## Instructions for the task
Convert the rows from the line containing "In this scene, which" through the line containing "1965 millimetres" into a JSON list of strings, one string per line, skipping blank lines. Omit the pictures.

[Begin Stored records]

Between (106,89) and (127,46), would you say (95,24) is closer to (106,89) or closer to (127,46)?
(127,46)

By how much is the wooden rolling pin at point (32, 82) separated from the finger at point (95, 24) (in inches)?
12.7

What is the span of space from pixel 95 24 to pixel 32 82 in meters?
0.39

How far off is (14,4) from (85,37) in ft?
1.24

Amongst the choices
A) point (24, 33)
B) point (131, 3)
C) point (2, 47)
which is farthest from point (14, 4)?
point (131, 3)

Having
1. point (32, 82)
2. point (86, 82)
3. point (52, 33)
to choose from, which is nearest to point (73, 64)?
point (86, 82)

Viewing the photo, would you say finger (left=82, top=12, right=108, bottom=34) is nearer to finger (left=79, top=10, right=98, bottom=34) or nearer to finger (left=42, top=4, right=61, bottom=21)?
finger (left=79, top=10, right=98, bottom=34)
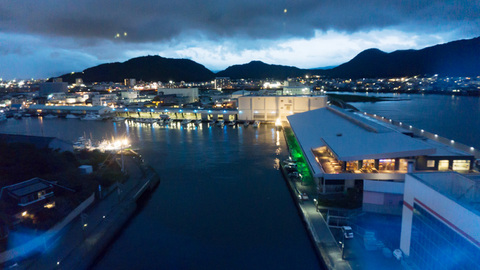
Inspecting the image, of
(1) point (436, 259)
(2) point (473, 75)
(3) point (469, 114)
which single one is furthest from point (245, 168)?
(2) point (473, 75)

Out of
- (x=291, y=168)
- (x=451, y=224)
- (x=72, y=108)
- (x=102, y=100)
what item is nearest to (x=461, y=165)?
(x=291, y=168)

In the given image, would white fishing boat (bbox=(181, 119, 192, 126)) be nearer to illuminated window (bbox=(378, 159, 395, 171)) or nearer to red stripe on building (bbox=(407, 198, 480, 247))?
illuminated window (bbox=(378, 159, 395, 171))

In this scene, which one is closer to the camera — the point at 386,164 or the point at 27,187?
the point at 27,187

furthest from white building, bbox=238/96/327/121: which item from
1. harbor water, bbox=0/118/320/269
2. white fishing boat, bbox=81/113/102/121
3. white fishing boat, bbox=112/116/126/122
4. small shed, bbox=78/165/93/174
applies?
small shed, bbox=78/165/93/174

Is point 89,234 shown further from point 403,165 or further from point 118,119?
point 118,119

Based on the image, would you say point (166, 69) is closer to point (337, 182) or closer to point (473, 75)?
point (473, 75)

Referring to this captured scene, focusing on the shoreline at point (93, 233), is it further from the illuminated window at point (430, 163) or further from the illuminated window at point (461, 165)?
the illuminated window at point (461, 165)
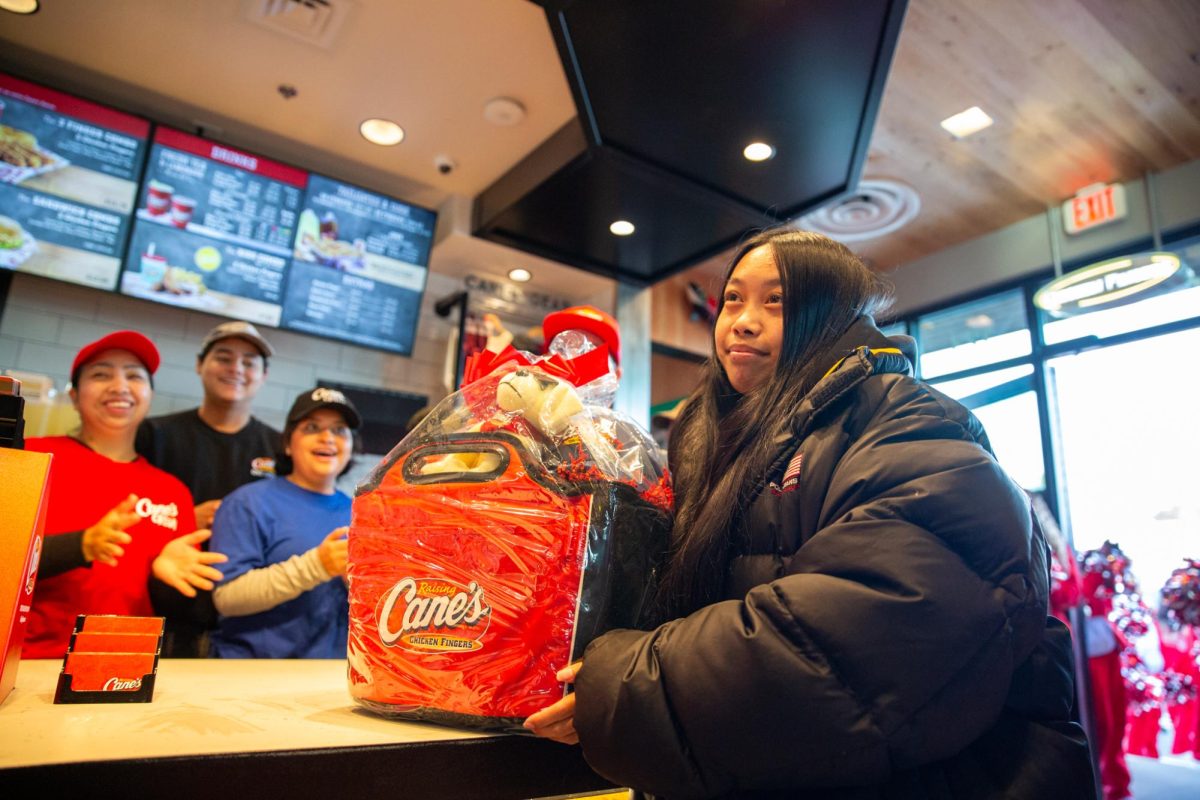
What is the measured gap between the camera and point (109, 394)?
1965 millimetres

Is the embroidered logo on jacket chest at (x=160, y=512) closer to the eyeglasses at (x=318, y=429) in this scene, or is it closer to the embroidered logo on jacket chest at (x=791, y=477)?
the eyeglasses at (x=318, y=429)

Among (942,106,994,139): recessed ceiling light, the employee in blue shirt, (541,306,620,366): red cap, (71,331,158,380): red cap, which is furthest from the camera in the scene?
(942,106,994,139): recessed ceiling light

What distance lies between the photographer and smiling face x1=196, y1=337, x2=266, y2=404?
2492mm

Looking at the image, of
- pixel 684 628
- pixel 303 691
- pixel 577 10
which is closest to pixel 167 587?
pixel 303 691

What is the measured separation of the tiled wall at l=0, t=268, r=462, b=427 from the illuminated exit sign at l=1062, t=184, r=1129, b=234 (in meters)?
3.38

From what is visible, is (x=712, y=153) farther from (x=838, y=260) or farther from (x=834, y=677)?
(x=834, y=677)

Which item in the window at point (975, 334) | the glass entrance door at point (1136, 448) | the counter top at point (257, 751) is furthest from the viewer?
the window at point (975, 334)

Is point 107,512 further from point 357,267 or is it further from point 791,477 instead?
point 791,477

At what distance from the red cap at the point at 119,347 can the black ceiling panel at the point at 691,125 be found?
1445 millimetres

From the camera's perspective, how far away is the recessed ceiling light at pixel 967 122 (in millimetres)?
3309

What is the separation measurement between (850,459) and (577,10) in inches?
66.5

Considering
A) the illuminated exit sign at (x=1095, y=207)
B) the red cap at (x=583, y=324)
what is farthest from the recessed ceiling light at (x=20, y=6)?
the illuminated exit sign at (x=1095, y=207)

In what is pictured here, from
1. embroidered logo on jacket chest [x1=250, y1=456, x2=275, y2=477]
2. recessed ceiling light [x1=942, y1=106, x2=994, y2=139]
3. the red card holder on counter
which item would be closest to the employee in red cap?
embroidered logo on jacket chest [x1=250, y1=456, x2=275, y2=477]

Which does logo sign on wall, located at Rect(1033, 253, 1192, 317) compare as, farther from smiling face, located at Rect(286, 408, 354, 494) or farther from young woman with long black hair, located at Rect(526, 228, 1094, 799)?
smiling face, located at Rect(286, 408, 354, 494)
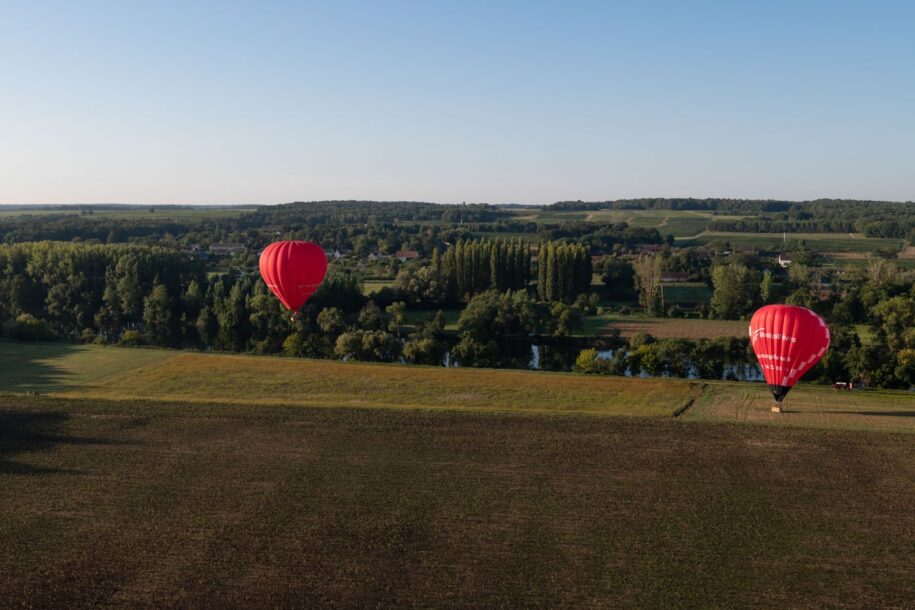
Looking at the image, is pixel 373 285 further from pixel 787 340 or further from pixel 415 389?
pixel 787 340

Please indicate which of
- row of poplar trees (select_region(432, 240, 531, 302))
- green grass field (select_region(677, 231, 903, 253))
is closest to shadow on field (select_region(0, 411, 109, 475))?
row of poplar trees (select_region(432, 240, 531, 302))

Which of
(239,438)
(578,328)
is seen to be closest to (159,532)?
(239,438)

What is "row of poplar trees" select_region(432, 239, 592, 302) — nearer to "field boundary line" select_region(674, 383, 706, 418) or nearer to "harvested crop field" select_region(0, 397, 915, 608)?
"field boundary line" select_region(674, 383, 706, 418)

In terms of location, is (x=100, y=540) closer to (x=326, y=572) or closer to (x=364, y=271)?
(x=326, y=572)

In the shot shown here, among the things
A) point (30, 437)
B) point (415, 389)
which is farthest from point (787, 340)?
point (30, 437)

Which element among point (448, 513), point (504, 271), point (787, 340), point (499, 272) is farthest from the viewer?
point (504, 271)
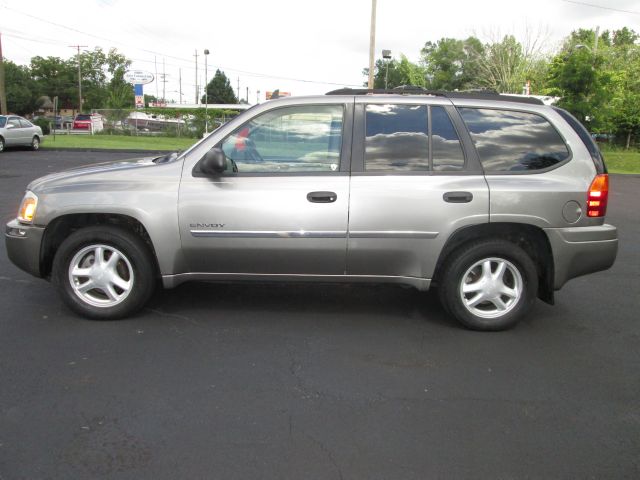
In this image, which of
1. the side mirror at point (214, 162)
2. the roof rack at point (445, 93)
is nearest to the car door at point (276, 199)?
the side mirror at point (214, 162)

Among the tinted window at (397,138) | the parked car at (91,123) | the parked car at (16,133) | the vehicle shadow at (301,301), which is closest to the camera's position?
the tinted window at (397,138)

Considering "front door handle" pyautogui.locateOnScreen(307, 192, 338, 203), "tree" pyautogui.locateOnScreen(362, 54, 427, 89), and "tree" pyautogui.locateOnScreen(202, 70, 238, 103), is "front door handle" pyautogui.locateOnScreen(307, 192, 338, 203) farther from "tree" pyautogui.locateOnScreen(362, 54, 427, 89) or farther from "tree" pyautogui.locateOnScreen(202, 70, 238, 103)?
"tree" pyautogui.locateOnScreen(202, 70, 238, 103)

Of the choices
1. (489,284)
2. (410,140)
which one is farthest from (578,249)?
(410,140)

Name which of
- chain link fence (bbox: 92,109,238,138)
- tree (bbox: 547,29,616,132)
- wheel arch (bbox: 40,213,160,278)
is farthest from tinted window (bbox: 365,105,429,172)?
chain link fence (bbox: 92,109,238,138)

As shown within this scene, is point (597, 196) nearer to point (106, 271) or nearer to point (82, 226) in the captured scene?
point (106, 271)

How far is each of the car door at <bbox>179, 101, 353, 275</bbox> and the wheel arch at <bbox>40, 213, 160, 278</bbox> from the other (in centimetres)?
40

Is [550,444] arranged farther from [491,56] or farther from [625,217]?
[491,56]

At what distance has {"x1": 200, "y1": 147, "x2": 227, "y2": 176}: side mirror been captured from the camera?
4297mm

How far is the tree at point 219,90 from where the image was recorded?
366ft

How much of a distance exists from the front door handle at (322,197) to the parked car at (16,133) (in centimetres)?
2174

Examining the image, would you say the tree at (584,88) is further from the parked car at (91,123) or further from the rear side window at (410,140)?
the parked car at (91,123)

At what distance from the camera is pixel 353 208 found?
4418 millimetres

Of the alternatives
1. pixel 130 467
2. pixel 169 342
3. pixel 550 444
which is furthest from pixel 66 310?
pixel 550 444

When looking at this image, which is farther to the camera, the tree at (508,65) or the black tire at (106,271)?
the tree at (508,65)
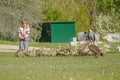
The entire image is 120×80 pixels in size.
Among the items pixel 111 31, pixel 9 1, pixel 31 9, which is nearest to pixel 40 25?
pixel 31 9

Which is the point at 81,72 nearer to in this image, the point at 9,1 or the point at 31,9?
the point at 9,1

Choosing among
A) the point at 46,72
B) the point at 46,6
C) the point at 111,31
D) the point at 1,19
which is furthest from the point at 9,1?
the point at 46,72

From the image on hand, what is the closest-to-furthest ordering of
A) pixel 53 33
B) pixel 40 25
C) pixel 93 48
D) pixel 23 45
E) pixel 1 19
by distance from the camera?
pixel 93 48, pixel 23 45, pixel 1 19, pixel 53 33, pixel 40 25

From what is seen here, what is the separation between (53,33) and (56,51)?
22.9 metres

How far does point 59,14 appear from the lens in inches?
2218

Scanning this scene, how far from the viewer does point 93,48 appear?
2406 centimetres

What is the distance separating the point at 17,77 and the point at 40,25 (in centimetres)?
3686

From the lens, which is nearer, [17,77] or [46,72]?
[17,77]

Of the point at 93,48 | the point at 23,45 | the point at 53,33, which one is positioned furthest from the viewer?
the point at 53,33

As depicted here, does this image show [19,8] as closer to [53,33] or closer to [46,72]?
[53,33]

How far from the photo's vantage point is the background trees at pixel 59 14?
44844 mm

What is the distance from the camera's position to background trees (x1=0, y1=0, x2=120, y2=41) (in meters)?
44.8

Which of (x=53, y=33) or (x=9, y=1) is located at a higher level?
(x=9, y=1)

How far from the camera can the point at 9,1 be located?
44.1 m
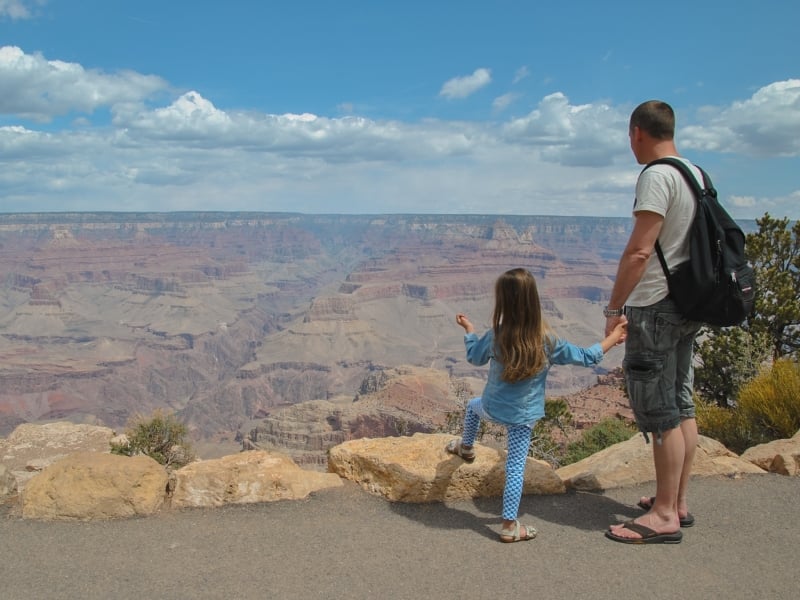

[End Stored records]

## Exercise solution
[
  "In this scene, which one is closer to the camera — the point at 386,164 or the point at 27,187?",
  "the point at 27,187",
  "furthest from white building, bbox=238/96/327/121: which item from",
  "1. harbor water, bbox=0/118/320/269",
  "2. white fishing boat, bbox=81/113/102/121",
  "3. white fishing boat, bbox=112/116/126/122",
  "4. small shed, bbox=78/165/93/174",
  "applies?",
  "small shed, bbox=78/165/93/174",
  "Is point 89,234 shown further from point 403,165 or further from point 118,119?",
  "point 118,119",
  "Based on the image, would you say point (166, 69) is closer to point (337, 182) or closer to point (473, 75)?",
  "point (473, 75)",
  "Referring to this captured scene, focusing on the shoreline at point (93, 233), is it further from the illuminated window at point (430, 163) or further from the illuminated window at point (461, 165)?",
  "the illuminated window at point (461, 165)",
  "What is the measured gap between the camera and point (109, 394)?",
  "1965 millimetres"
]